### EXERCISE DIRECTIONS
Return every line of the records below that contains the string "bbox", treating uppercase and lowercase as different.

++++++

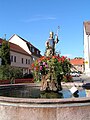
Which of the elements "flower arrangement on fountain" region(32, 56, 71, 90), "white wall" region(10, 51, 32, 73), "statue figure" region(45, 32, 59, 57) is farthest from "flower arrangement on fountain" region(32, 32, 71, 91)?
"white wall" region(10, 51, 32, 73)

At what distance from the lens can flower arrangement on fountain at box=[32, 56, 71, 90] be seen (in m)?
8.64

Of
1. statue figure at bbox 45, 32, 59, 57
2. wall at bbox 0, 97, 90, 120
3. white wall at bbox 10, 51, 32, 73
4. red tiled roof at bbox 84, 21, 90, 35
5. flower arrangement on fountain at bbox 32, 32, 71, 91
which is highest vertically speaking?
red tiled roof at bbox 84, 21, 90, 35

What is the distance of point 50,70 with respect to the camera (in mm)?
8742

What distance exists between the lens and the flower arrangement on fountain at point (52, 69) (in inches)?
340

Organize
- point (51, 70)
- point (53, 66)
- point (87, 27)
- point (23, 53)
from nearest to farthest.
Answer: point (53, 66) < point (51, 70) < point (23, 53) < point (87, 27)

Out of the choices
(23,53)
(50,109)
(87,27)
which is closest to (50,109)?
(50,109)

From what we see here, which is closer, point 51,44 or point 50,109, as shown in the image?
point 50,109

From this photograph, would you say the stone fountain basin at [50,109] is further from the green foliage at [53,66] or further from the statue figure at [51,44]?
the statue figure at [51,44]

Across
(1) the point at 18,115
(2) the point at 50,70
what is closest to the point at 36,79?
(2) the point at 50,70

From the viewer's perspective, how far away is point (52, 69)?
343 inches

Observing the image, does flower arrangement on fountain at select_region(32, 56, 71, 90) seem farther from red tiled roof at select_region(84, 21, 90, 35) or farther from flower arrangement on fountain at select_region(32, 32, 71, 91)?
red tiled roof at select_region(84, 21, 90, 35)

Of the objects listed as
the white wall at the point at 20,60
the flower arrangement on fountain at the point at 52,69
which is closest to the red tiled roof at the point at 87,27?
the white wall at the point at 20,60

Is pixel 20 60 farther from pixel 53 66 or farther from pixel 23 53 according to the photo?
pixel 53 66

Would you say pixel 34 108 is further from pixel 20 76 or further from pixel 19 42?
pixel 19 42
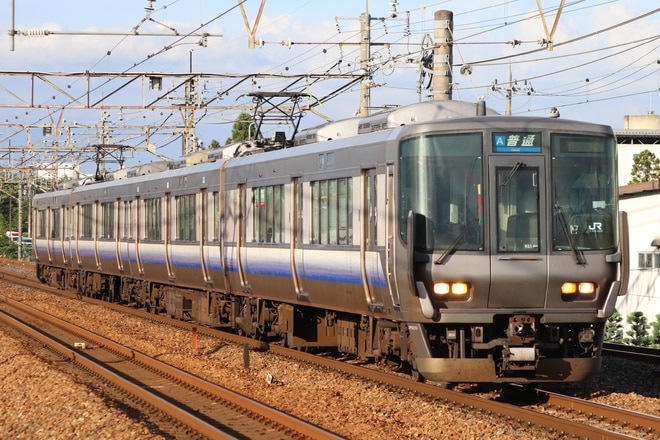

++++++

### RESPONSE
1. statue figure at bbox 45, 32, 59, 57
2. wall at bbox 0, 97, 90, 120
3. white wall at bbox 10, 51, 32, 73
4. red tiled roof at bbox 84, 21, 90, 35
5. flower arrangement on fountain at bbox 32, 32, 71, 91
red tiled roof at bbox 84, 21, 90, 35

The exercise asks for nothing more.